Но больше всего притягивал и восхищал ее дар заглядывать в чужие души, как в открытый кошелек. Ни в Бога, ни в черта не верил Трихополов, а советам и наставлениям беспутной, первобытной цыганки внимал, как прокурорскому надзору, и ни разу об этом не пожалел. В ее ведовстве было что-то такое, что выше всякого греха и чище студеной воды из родника. Он тешился своей находкой, как медиум забавляется открывшимся на лбу третьим глазом.
Через год назначил Галину Андреевну домоправительницей обширного поместья, а чуть позже поднял ее статус до должности официального советника и положил твердое жалованье, которое (по ее желанию) поступало на счет в один из банков в Женеве. За два года у нее накопилась внушительная сумма, около двухсот тысяч в долларах; но чего Галина Андреевна не могла знать при всем своем ведьмачестве, так это того, что капиталец оговорен некими хитрыми условиями и натурально добраться до него мог только сам Илья Борисович. Мелкую пакость с деньгами, в общем ему несвойственную, Илья Борисович подстроил не по вредности характера, а исключительно повинуясь смутному чувству, что с цыганкой иначе нельзя.

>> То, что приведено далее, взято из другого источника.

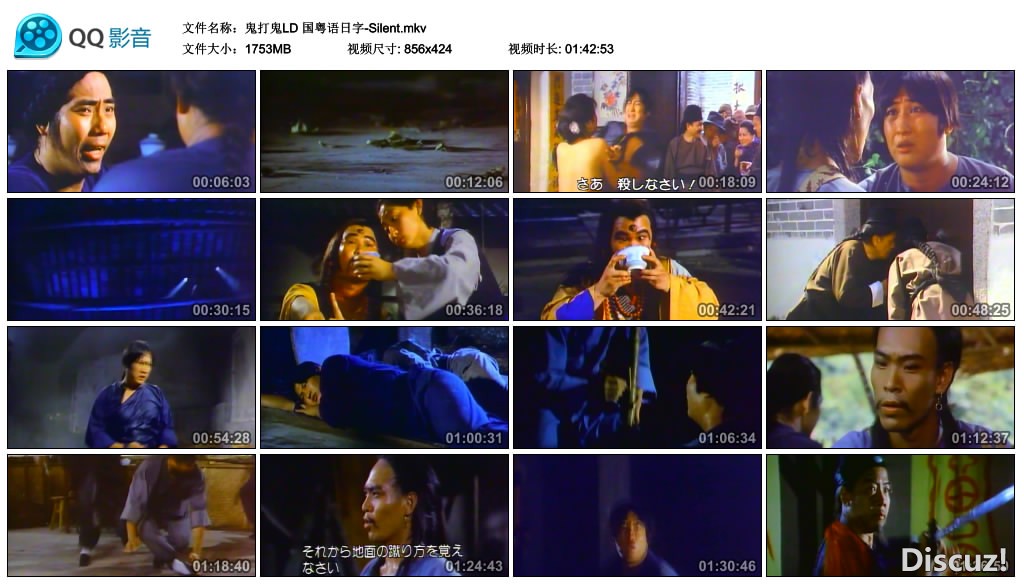 鬼打鬼LD 国粤语日字-Silent.mkv_thumbs_2024.09.24.20_37_22.jpg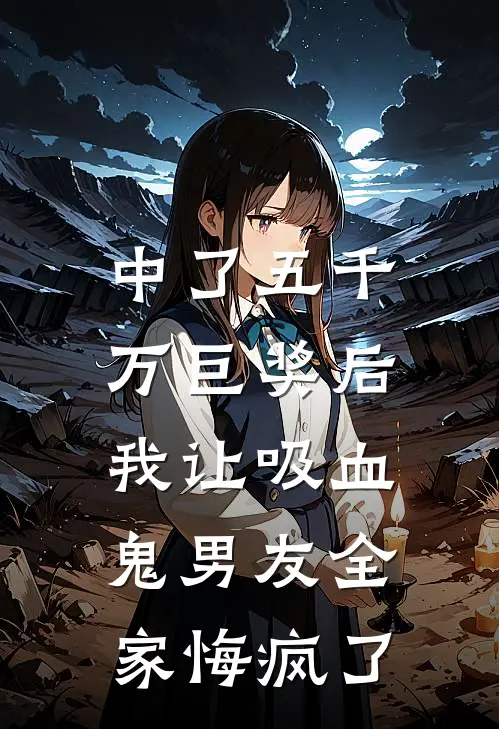 中了五千万巨奖后，我让吸血鬼男友全家悔疯了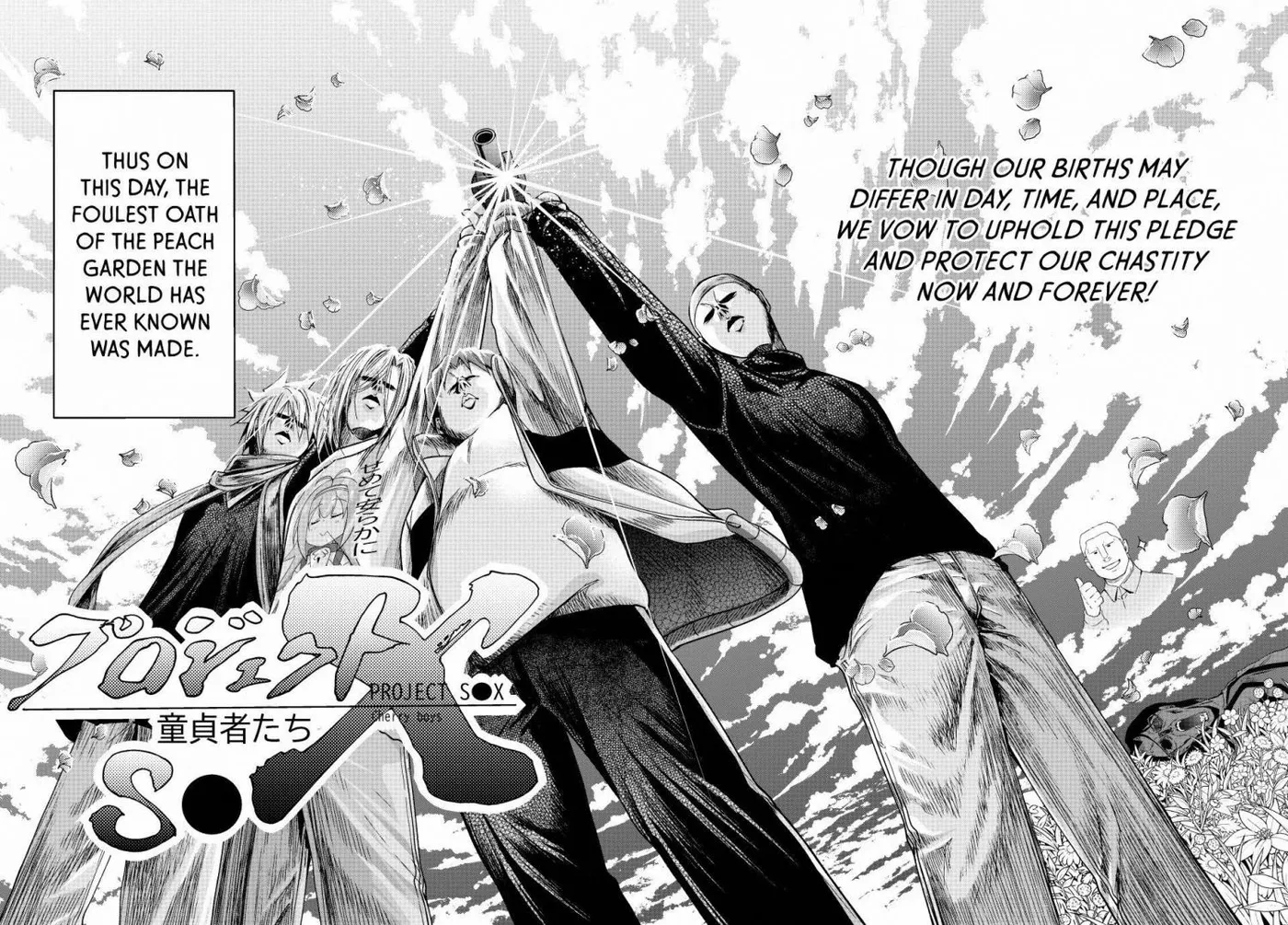 Grand Blue Chapter 112 page 34 - 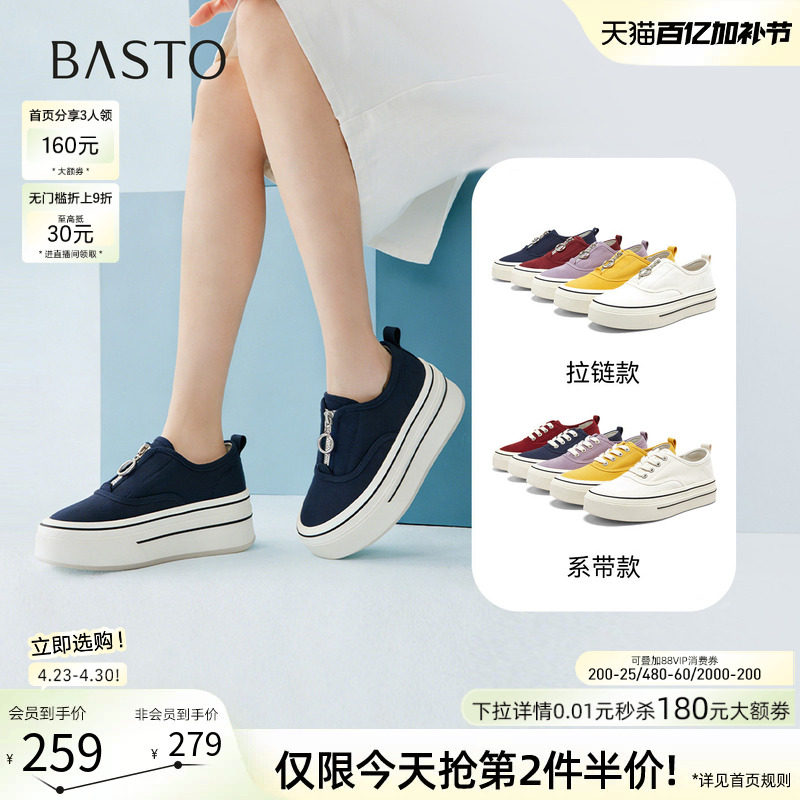 百思图2026夏季新款舒适休闲厚底帆布鞋免系带运动女鞋D5059BM6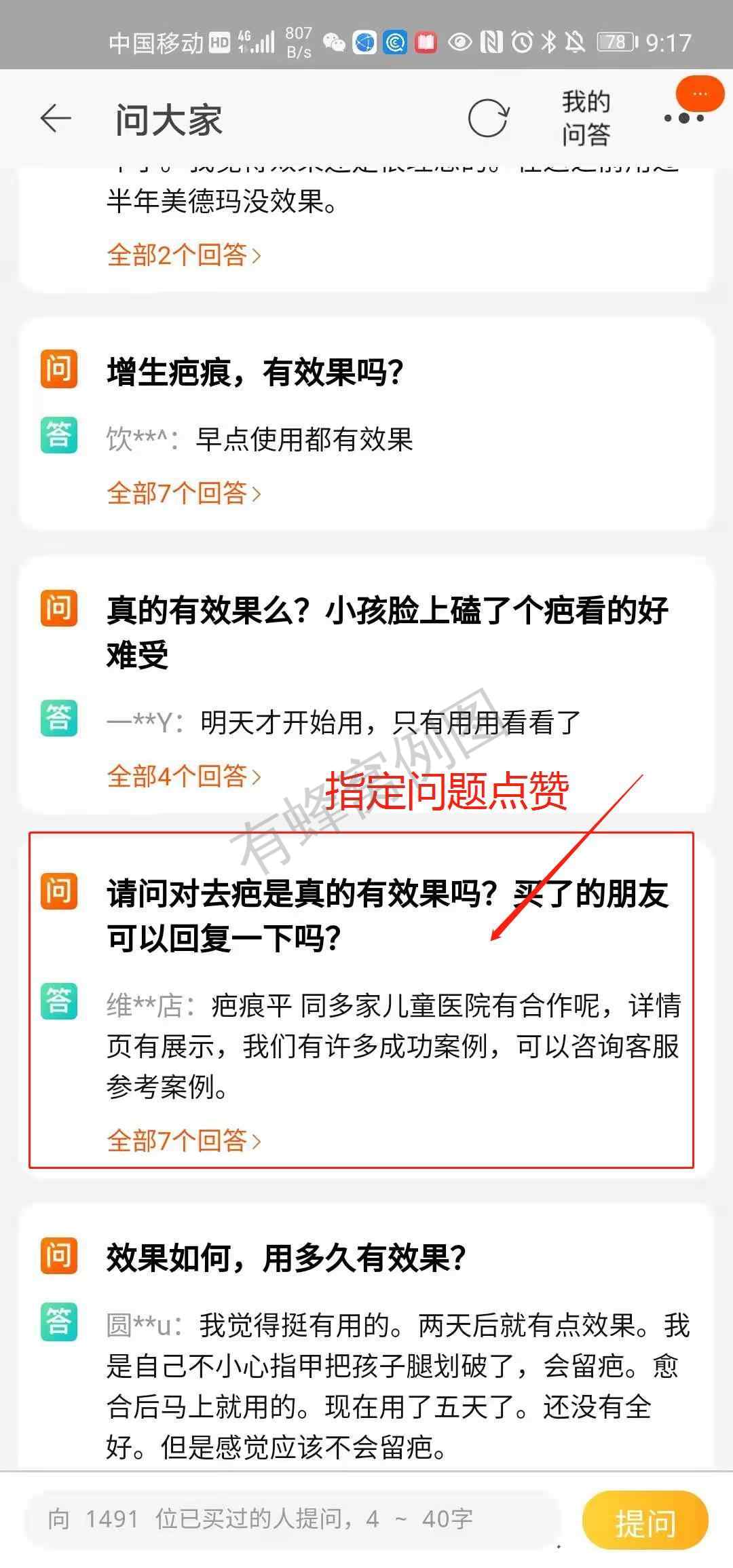搜索 点赞/收藏 淘宝/京东 简单任务 淘宝点赞 60秒 步骤图3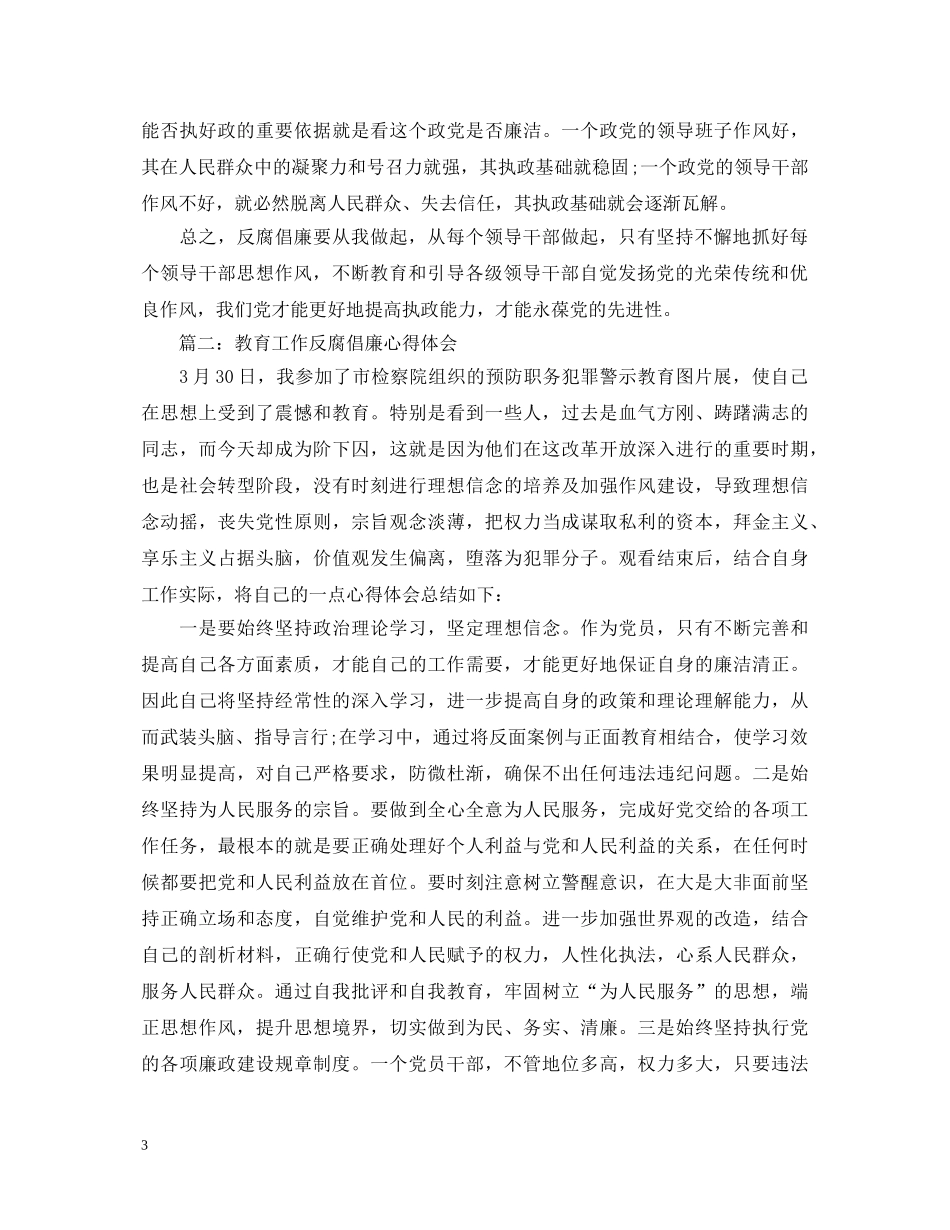 教育工作反腐倡廉心得体会3篇 _第3页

В тот вечер приехал на виллу с двумя подельщиками: импозантным банкиром Григорием из офшорной зоны Пятиречья и душкой Мостовым, недавно возглавившим корпорацию «Антей», которая в кратчайшие сроки подмяла под себя сверхприбыльный россиянский бизнес по поставкам человеческого сырца в цивилизованные страны. В отличие от Григория, банкира уже в пятом колене, душка Мостовой был человеком без роду без племени, неизвестной национальности и, как поговаривали, даже сомнительного пола. В Москве он появился лет пять назад, какое-то время подвизался в Министерстве финансов на десятых ролях, вероятно, налаживая необходимые контакты, но с возникновением «Антея» моментально, как вспыхнувшая новая звезда, вписался в дружную семью олигархов, при этом никого особенно не потеснив. Ниша, которую он занял, будто только и ждала варяга с решительным характером и железной хваткой. Какое-то время по гостиным высшего света бродил подозрительный шепоток: дескать, не засланный ли казачок? не представитель ли тех органов, откуда извлекли и нынешнего президента? не хлебнуть бы с ним лиха? — но так же быстро утих, как возник. Период первоначального накопления капитала достиг высшей фазы, страна лежала раздетая, но еще не разутая, лишний рот никого не смущал, зато появление в полку бизнесменов хваткого новобранца было само по себе хорошим знаком. Кристаллизация такой мощной и хищной фигуры, как Мостовой, свидетельствовала о том, что процесс демократизации продолжается, следовательно, всякие попытки красного реванша по-прежнему обречены на провал. Впрочем, таких попыток в реальности давно не было, ими по инерции пугали обывателя, между тем драка за власть и капитал, естественно, не прекращающаяся ни на минуту, постепенно и необратимо превратилась в уютный, домашний междусобойчик.